Records for this task.
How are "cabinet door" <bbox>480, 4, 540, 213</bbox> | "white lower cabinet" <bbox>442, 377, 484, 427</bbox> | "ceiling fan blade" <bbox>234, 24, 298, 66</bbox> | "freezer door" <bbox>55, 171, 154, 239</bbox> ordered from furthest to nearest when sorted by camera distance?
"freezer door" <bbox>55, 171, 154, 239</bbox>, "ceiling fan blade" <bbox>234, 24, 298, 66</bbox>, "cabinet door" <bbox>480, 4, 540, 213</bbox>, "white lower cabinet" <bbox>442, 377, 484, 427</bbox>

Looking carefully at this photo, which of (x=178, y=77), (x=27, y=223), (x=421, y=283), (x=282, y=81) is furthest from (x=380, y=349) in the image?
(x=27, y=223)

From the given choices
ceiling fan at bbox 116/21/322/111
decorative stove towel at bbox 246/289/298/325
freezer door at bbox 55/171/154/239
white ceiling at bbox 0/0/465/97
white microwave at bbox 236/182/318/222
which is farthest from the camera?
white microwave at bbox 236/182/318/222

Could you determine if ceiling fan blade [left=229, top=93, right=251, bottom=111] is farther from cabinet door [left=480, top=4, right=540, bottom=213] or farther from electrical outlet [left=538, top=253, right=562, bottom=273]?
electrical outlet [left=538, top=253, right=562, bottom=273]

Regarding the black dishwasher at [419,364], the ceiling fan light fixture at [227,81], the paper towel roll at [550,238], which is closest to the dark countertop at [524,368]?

Aim of the exercise.
Every entry must be retyped in full, exactly as given.

Answer to the problem.
How are "cabinet door" <bbox>480, 4, 540, 213</bbox> | "white lower cabinet" <bbox>442, 377, 484, 427</bbox> | "ceiling fan blade" <bbox>234, 24, 298, 66</bbox> | "freezer door" <bbox>55, 171, 154, 239</bbox> ordered from furthest to nearest when sorted by camera distance?
"freezer door" <bbox>55, 171, 154, 239</bbox>, "ceiling fan blade" <bbox>234, 24, 298, 66</bbox>, "cabinet door" <bbox>480, 4, 540, 213</bbox>, "white lower cabinet" <bbox>442, 377, 484, 427</bbox>

Looking carefully at this photo, which of (x=178, y=77), (x=27, y=223), (x=421, y=283), (x=282, y=81) is furthest from (x=380, y=349) in the image?
(x=27, y=223)

From the given choices
ceiling fan at bbox 116/21/322/111
decorative stove towel at bbox 246/289/298/325
freezer door at bbox 55/171/154/239
white ceiling at bbox 0/0/465/97
white microwave at bbox 236/182/318/222
which is farthest from the camera?
white microwave at bbox 236/182/318/222

Could you determine if ceiling fan blade [left=229, top=93, right=251, bottom=111] is farther from cabinet door [left=480, top=4, right=540, bottom=213] or farther from electrical outlet [left=538, top=253, right=562, bottom=273]?
electrical outlet [left=538, top=253, right=562, bottom=273]

Regarding the black dishwasher at [419,364], the ceiling fan light fixture at [227,81], the paper towel roll at [550,238], which is closest to the dark countertop at [524,368]?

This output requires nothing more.